E compartilha o movimento que fez na busca pelo tom do personagem. “Encontrei o Jackson Costa (ator que fez o então padre Lívio em 1993), e falamos da diferença entre o Lívio do que ele fez e o do que eu faço agora. É o mesmo personagem, mas perpassa coisas diferentes. Em nosso papo, entendemos que mais que o mesmo personagem, meu pastor Lívio é uma continuidade, para que essa história seja contada hoje”, diz.
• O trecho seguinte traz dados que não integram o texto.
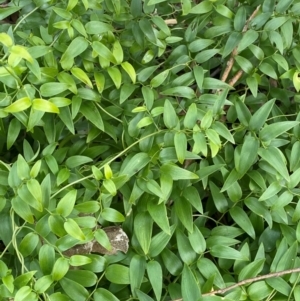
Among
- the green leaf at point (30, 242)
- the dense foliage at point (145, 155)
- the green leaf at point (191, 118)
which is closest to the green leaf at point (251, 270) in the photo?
the dense foliage at point (145, 155)

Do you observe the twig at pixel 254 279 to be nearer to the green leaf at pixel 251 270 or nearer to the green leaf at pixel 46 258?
the green leaf at pixel 251 270

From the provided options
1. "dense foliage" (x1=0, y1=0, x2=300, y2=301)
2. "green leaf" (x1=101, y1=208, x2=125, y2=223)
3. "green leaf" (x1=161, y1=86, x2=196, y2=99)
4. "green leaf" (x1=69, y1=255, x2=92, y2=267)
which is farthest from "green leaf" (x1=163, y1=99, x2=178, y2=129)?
"green leaf" (x1=69, y1=255, x2=92, y2=267)

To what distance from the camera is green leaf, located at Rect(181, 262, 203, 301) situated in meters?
0.85

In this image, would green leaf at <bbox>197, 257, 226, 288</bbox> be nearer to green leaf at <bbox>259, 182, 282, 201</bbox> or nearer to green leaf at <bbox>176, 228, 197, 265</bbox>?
green leaf at <bbox>176, 228, 197, 265</bbox>

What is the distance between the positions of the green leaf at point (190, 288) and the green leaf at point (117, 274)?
113 mm

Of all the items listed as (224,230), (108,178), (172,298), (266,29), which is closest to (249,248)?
(224,230)

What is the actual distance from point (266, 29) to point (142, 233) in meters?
0.55

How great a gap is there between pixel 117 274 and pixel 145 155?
244 millimetres

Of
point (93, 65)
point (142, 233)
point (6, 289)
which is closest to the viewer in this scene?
point (6, 289)

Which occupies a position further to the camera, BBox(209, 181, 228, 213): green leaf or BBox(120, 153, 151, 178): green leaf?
BBox(209, 181, 228, 213): green leaf

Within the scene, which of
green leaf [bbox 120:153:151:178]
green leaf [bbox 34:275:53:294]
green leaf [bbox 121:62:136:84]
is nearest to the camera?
green leaf [bbox 34:275:53:294]

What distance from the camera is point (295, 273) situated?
94 centimetres

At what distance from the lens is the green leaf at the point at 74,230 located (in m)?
0.81

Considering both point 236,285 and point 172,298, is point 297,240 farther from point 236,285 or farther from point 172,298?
point 172,298
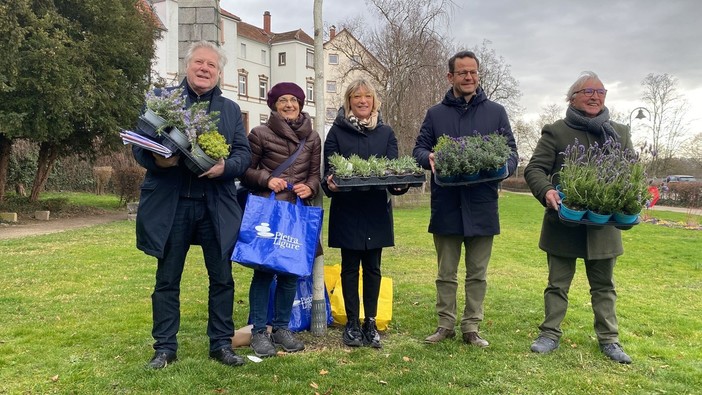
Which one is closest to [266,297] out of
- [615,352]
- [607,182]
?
[607,182]

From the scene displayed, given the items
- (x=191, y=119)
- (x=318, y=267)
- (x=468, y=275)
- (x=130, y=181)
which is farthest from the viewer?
(x=130, y=181)

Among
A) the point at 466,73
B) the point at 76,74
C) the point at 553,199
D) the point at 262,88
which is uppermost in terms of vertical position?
the point at 262,88

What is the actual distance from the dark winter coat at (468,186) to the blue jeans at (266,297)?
4.33ft

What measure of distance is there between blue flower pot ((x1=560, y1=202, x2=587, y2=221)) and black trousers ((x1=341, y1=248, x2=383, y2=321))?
4.85 ft

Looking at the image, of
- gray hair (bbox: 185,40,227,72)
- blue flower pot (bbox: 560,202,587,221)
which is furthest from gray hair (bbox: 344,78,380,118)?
blue flower pot (bbox: 560,202,587,221)

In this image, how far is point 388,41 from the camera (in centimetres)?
2331

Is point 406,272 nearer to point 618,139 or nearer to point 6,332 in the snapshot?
point 618,139

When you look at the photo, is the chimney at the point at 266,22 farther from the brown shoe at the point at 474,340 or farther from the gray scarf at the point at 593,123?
the brown shoe at the point at 474,340

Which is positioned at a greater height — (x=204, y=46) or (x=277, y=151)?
(x=204, y=46)

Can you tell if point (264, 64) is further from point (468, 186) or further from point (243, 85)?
point (468, 186)

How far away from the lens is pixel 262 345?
13.6 feet

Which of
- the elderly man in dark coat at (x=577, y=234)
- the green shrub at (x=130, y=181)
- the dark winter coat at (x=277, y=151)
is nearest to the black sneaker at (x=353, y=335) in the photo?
the dark winter coat at (x=277, y=151)

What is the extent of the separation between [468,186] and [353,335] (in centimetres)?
161

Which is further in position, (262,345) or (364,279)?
(364,279)
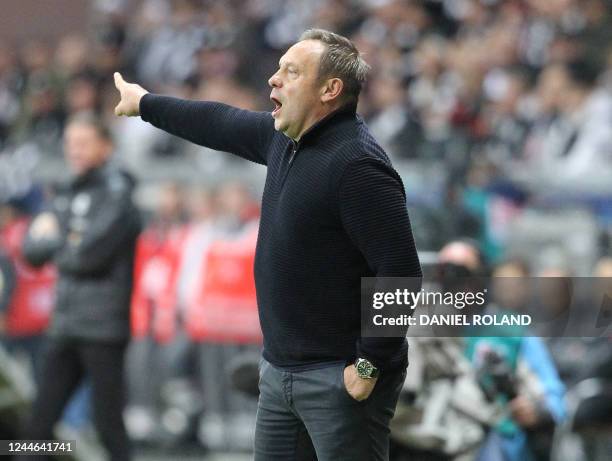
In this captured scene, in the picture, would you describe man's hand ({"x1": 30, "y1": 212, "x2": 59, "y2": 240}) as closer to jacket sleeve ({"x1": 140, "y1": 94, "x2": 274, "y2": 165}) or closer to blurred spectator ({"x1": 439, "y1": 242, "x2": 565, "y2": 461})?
blurred spectator ({"x1": 439, "y1": 242, "x2": 565, "y2": 461})

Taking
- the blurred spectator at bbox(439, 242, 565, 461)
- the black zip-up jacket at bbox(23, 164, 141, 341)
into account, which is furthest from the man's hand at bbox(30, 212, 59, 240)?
the blurred spectator at bbox(439, 242, 565, 461)

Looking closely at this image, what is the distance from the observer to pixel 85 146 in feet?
23.4

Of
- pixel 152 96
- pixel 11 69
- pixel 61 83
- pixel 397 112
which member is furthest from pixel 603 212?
pixel 11 69

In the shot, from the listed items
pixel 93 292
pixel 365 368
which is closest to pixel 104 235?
pixel 93 292

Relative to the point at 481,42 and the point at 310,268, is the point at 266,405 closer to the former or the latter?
the point at 310,268

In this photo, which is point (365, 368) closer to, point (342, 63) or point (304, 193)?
point (304, 193)

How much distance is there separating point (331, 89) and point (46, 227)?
12.1 feet

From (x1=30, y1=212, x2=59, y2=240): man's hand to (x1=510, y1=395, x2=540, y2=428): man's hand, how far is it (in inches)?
117

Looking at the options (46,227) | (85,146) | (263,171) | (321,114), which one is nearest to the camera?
(321,114)

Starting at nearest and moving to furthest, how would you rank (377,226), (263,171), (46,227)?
(377,226) < (46,227) < (263,171)

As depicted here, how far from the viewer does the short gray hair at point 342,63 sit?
4176 mm

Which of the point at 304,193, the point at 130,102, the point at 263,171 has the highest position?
the point at 263,171

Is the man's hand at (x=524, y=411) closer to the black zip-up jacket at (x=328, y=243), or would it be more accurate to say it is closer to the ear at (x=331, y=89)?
the black zip-up jacket at (x=328, y=243)

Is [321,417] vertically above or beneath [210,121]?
beneath
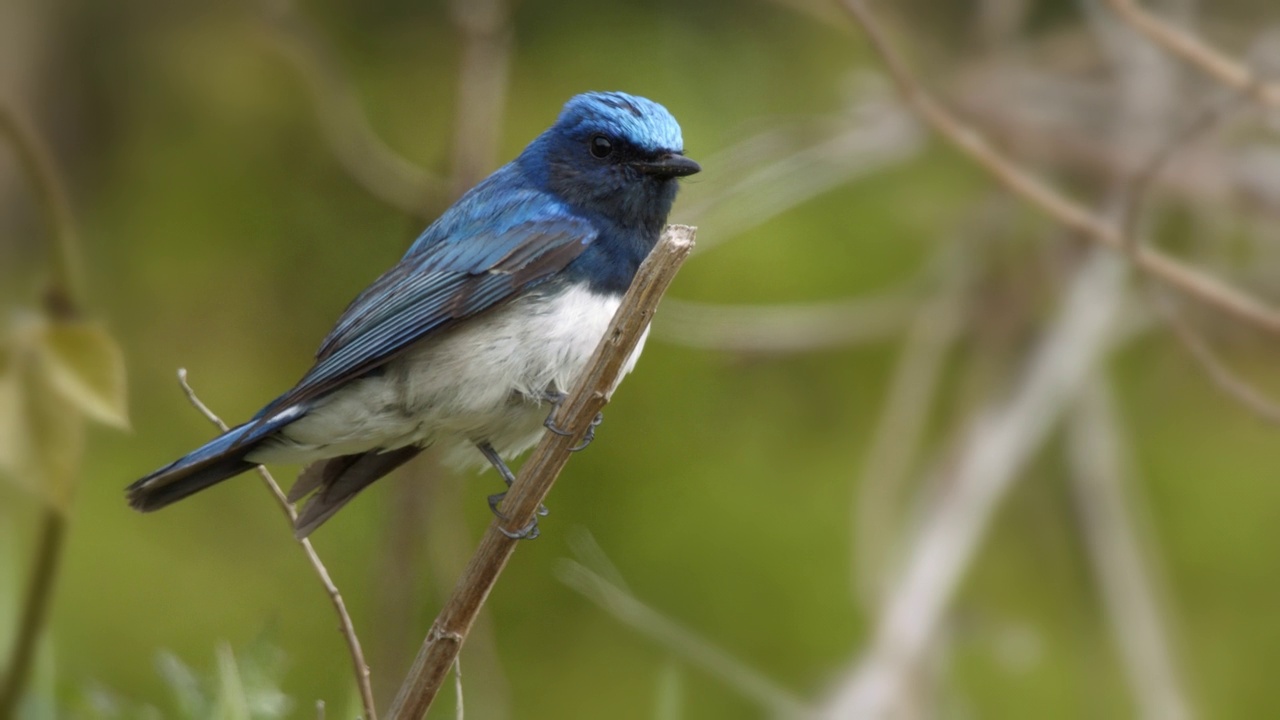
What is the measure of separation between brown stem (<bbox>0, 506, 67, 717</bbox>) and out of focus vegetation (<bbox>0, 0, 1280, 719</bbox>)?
6.29ft

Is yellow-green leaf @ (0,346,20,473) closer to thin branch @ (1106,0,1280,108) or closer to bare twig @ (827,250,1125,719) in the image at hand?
thin branch @ (1106,0,1280,108)

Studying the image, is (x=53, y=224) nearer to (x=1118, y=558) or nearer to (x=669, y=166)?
(x=669, y=166)

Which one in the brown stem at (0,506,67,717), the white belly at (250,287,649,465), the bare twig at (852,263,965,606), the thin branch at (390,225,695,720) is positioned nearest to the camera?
the brown stem at (0,506,67,717)

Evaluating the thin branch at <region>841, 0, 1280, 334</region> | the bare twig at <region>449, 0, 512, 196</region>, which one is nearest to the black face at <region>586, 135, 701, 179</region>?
the bare twig at <region>449, 0, 512, 196</region>

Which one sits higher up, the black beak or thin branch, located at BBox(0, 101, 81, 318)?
thin branch, located at BBox(0, 101, 81, 318)

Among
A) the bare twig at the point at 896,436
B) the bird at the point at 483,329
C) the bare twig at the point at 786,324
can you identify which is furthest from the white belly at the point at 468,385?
the bare twig at the point at 896,436

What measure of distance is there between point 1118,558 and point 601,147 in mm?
2283

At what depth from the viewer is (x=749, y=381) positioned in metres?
4.87

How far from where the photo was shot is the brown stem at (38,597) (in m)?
2.01

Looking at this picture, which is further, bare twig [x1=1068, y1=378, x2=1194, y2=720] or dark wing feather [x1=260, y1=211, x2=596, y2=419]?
bare twig [x1=1068, y1=378, x2=1194, y2=720]

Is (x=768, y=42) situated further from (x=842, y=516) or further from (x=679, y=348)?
(x=842, y=516)

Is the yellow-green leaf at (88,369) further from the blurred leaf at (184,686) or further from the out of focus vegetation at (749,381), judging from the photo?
the out of focus vegetation at (749,381)

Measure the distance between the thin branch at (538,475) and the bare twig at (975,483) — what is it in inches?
76.4

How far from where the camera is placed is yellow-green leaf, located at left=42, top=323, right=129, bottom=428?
6.75 feet
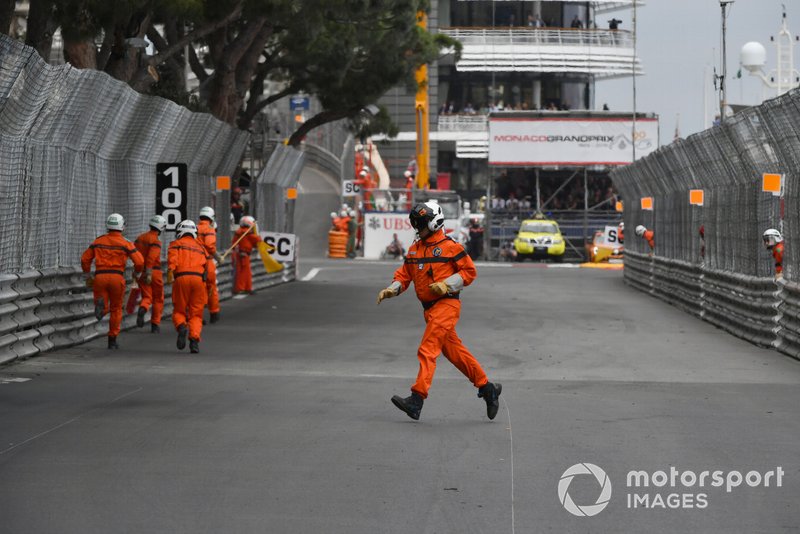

Baiano de Itabuna, município próximo de Ilhéus (BA) e filho de engenheiros agrônomos, tendo um pai que trabalhou com cacau, Breno afirma que está vivendo algo mágico. “Meu pai mora na região ainda, então estou falando de uma cultura que vi de perto. Tenho muitas memórias afetivas. É um universo familiar, os personagens da novela são figuras que conheci ao longo da vida. O Brasil profundo é cheio disso. Sou apaixonado pelo trabalho do Benedito Ruy Barbosa por isso. Ele fala desse Brasil. Isso tem identidade e as pessoas se conectam”.
Multiplicidade
Em ‘Justiça 2‘, ele interpreta Tulio. “O personagem faz parte do núcleo do Juan Paiva (Baltazar), que vai preso e quando sai da cadeia, vê meu personagem com a namorada dele, então se faz um triângulo amoroso. Muitas coisas acontecem a partir desta perspectiva. Tem a questão do trabalho deles, como motoboys, em relação a direitos trabalhistas, à exploração do trabalho, à falta de oportunidade, de acesso, principalmente do brasileiro periférico, em sua maioria, pessoas negras, que ficam a mercê de muitas situações, como a que acontece na série. São temas importantes e atuais. Estou feliz porque vão ver duas versões bem diferentes minhas como ator, são grandes oportunidades”.